# TASK DIRECTIONS:
Find each line of the material that contains the word "title" and copy every such line in full.

···

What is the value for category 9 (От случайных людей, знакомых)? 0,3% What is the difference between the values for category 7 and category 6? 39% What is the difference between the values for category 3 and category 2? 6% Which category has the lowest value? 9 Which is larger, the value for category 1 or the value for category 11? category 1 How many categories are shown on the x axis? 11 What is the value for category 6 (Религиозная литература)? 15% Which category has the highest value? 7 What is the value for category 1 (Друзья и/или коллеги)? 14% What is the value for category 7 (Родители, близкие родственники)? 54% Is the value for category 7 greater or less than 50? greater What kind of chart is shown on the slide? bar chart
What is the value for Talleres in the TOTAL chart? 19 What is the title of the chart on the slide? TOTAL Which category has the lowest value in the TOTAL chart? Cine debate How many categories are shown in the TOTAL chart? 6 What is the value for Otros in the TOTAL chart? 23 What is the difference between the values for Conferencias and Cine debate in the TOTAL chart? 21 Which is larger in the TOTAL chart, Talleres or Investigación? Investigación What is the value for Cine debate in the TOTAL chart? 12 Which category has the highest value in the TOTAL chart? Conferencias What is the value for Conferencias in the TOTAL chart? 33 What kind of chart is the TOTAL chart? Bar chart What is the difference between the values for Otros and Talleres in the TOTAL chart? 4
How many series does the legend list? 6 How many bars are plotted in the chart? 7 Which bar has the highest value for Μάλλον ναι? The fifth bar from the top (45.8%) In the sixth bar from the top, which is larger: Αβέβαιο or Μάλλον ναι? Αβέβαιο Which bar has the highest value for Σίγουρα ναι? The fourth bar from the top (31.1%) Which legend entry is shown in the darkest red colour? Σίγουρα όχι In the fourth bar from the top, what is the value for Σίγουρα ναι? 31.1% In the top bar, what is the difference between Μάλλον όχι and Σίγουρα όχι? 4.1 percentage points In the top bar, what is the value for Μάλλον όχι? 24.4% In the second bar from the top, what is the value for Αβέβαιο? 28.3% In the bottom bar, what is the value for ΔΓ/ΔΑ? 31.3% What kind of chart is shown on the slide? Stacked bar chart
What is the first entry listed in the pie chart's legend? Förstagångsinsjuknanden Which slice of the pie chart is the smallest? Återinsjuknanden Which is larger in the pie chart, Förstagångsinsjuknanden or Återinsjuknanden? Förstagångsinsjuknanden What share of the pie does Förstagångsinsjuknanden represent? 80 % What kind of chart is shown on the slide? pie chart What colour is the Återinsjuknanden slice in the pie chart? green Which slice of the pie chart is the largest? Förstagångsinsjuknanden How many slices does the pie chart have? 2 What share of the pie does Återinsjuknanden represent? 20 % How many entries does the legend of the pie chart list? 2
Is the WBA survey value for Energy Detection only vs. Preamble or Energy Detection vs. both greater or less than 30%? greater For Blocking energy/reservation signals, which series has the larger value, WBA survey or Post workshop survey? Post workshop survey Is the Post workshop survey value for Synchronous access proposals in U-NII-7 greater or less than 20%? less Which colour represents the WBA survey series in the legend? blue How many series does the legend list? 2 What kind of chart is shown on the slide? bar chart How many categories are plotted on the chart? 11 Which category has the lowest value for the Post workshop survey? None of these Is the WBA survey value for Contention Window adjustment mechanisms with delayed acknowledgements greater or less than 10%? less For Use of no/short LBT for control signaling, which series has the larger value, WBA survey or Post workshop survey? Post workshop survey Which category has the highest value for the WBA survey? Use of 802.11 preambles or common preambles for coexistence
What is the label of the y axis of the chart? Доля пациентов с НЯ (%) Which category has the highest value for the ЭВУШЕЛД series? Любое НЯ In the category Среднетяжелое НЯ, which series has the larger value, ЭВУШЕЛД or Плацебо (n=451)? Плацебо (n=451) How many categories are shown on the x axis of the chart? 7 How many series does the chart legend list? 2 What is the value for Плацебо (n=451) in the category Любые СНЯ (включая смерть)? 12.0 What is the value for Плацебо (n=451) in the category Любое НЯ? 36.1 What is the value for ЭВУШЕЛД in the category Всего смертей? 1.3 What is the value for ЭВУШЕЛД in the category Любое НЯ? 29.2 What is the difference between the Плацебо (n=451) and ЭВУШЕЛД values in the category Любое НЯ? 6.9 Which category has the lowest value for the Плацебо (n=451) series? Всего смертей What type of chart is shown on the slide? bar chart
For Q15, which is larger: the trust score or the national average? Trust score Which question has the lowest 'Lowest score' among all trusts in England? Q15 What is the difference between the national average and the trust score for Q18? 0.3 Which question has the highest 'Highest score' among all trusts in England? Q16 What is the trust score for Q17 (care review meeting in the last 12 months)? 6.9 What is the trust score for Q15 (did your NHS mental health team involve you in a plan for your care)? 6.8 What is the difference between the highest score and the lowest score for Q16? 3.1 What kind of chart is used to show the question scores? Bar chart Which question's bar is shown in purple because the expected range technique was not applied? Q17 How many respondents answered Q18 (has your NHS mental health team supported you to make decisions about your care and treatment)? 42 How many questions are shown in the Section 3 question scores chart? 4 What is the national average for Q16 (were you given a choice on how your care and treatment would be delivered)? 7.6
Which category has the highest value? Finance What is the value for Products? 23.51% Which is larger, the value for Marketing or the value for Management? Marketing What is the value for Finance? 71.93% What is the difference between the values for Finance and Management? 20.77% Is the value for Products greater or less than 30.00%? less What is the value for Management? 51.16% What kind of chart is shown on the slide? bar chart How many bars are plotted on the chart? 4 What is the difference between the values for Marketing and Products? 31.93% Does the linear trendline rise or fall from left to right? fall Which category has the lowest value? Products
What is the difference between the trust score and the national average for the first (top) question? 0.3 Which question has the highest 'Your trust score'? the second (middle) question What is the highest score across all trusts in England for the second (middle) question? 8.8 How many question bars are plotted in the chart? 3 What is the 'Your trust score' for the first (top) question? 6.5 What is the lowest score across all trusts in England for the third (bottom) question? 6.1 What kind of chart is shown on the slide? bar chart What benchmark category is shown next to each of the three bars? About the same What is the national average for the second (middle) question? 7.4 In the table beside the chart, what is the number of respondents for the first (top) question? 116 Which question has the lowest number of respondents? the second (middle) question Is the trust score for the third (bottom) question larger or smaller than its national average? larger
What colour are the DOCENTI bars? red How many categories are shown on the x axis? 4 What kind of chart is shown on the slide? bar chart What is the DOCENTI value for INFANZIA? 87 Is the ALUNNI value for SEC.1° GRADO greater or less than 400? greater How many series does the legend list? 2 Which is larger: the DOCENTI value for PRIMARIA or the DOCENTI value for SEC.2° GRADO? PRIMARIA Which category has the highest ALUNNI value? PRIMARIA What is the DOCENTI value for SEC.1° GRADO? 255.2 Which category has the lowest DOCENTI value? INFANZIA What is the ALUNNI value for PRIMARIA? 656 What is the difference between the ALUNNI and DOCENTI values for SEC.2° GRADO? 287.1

···

# WRITTEN REPLY:
What is the value for Talleres in the TOTAL chart? 19 What is the title of the chart on the slide? TOTAL Which category has the lowest value in the TOTAL chart? Cine debate How many categories are shown in the TOTAL chart? 6 What is the value for Otros in the TOTAL chart? 23 What is the difference between the values for Conferencias and Cine debate in the TOTAL chart? 21 Which is larger in the TOTAL chart, Talleres or Investigación? Investigación What is the value for Cine debate in the TOTAL chart? 12 Which category has the highest value in the TOTAL chart? Conferencias What is the value for Conferencias in the TOTAL chart? 33 What kind of chart is the TOTAL chart? Bar chart What is the difference between the values for Otros and Talleres in the TOTAL chart? 4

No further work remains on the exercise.